Ecco allora che quella strana sensazione che si ha pensando a Bergoglio deriva, a mio avviso, dalla maturazione profonda di diverse esperienze fondamentali per diventare l’antidoto ai mali del nostro tempo: il lavoro, gli amici, l’amore, la vocazione, l’esperienza della dittatura, l’esperienza delle periferie desolate.   

La sua storia personale, la sua formazione umana, lo pongono al centro del nostro tempo, delle sue emergenze, delle sue paure. La sua storia personale, la sua formazione umana  hanno arricchito e facilitato, certamente insieme alla fede e agli studi oltre alla spiritualità ignaziana, la formazione dell’uomo giusto per capire il nostro tempo e aiutarci tutti, cattolici e non cattolici, a non guardare indietro, ma avanti. Questo lo ha fatto capire a mio avviso  in modo insuperabile e commovente nel discorso che rivolse ai gesuiti della Civiltà Cattolica in occasione della pubblicazione del loro quaderno numero 4000. In quel discorso Papa Francesco disse che occorrono tre “i”: inquietudine, incompletezza di pensiero e immaginazione. Difficile raccomandare agli altri ciò che non ci riguarda: dunque il Papa è inquieto, sa incompleto il suo pensiero, avverte l’esigenza di immaginare.

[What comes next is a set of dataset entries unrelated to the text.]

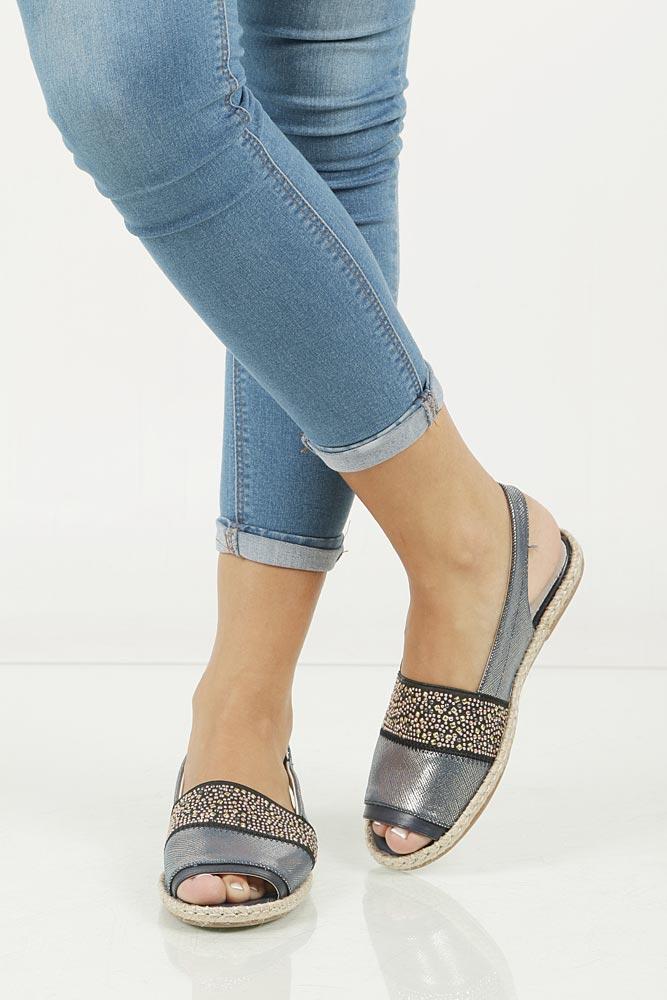 Sandały z cyrkoniami Jezzi MR1631-2 wkladka skóra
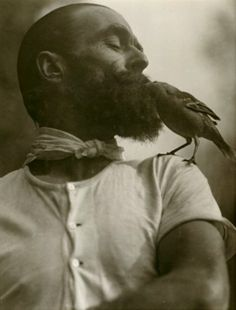 The Lark Lover, (Martin Munkacsi), ca. 1930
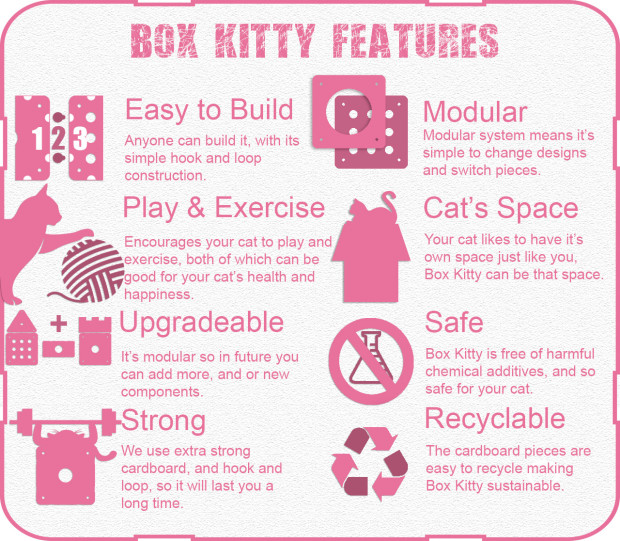 BOX-KITTY-FEATURES-R1-smaller_pqdqai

Questa lezione può aiutare tutti. 

  1. Francesco disse che occorrono tre “i”: inquietudine, incompletezza di pensiero e immaginazione. Difficile raccomandare agli altri ciò che non ci riguarda: dunque il Papa è inquieto, sa incompleto il suo pensiero, avverte l’esigenza di immaginare. Questa lezione può aiutare tutti.

    Esattamente il contrario della struttura di comando della chiesa cattolica, fondata sulle certezze dei dogmi.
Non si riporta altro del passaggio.